In short, Muhammad wanted his armies to fight like freaking hippies. During the fucking Dark Ages.And they did.
But the biggest territorial gains were made after Muhammad’s death, right? Maybe that was when Islam earned its bloodthirsty reputation? Not exactly. His successor codified the existing rules and made them the standard for his army. Which probably explains why the Muslim army conquering Europe “exhibited a degree of toleration which puts many Christian nations to shame,” in the words of one expert.
Plus, they built all sorts of nifty buildings.
So while Christian crusaders were beheading enemies and tossing their heads like oversized hacky sacks, their Muslim counterparts had a whole honor code that led them to feed the armies of their defeated enemies.
There are really three big negative stereotypes about Islam — that it hates women, that it’s violent and that it hates any kind of scientific progress. We’ve covered the first two already, but how can you argue against the third? Their governments are based on ancient religious texts! And what diseases has Iran cured?
You guys could at least take out herpes or something.
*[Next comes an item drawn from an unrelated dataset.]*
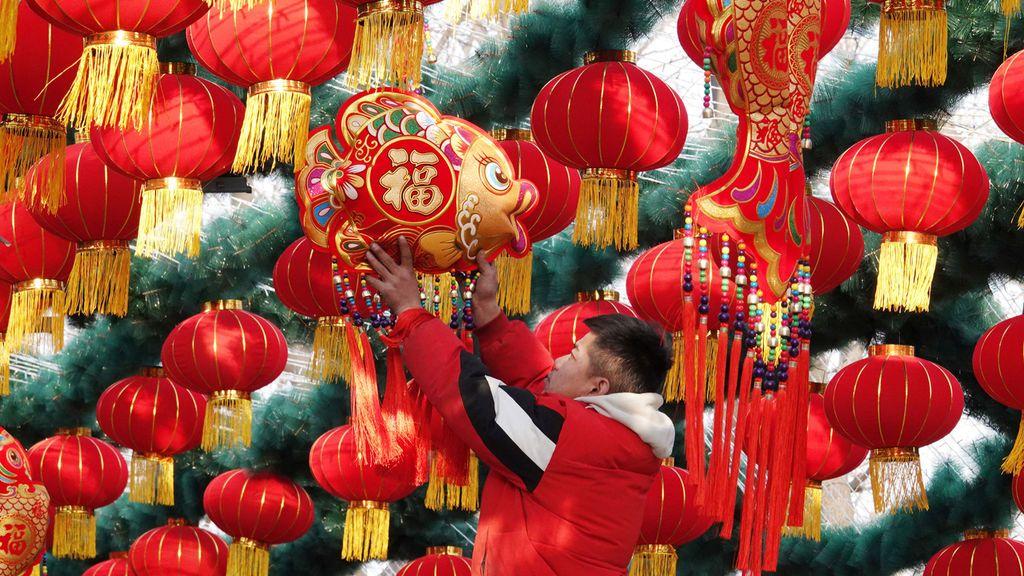 Año Nuevo Chino: cuándo, dónde y cómo se celebra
In the same way that not all Christians are Young Earth Creationists, plenty of modern Muslims see room for interpretation in the Quran. In fact, 45 percent of American Muslims in one poll said they see evolution as “the best explanation for the origin of human life on Earth,” which isn’t so shabby, considering only 24 percent of evangelical Christians believed the same. The percentage of Muslims embracing the scientific explanation for the origin of life was about the same as Americans as a whole (48 percent).
If they only knew how to communicate their views like we do …
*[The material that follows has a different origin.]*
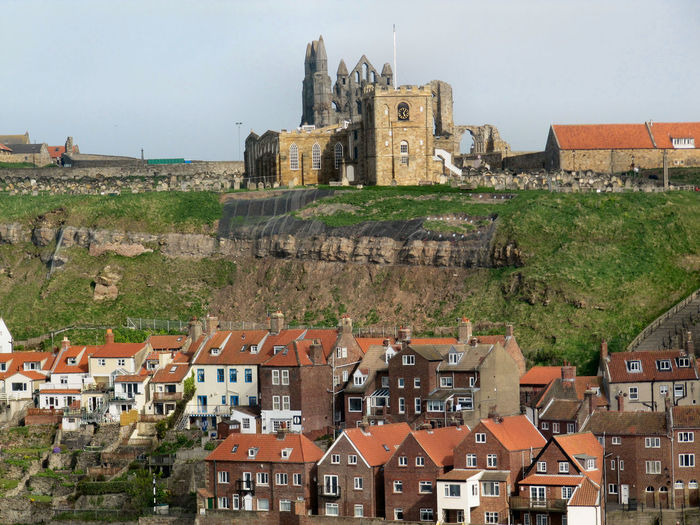 Buildings against whitby abbey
And historically, they have a hell of a track record. Science and math as we know it wouldn’t even exist without Islam. The Islamic Golden Age caused a revolution in virtually every field of human thought, during which they fucking invented algebra — and advanced everything from geography and exploration to the arts, architecture, philosophy, urban development, medicine and health.
The Muslims actually came pretty damn close to sharing all this brilliance with the truly ass-backward kingdoms of Christian Europe, since the Islamic caliphates blanketed every country they conquered with schools, libraries, public works and the most comprehensive system of social welfare on the planet. In fact, the case has been made that if the caliphates succeeded in conquering all of Europe an Italian Renaissance would have been unnecessary.
It would have saved us all a lot of dong-staring, too.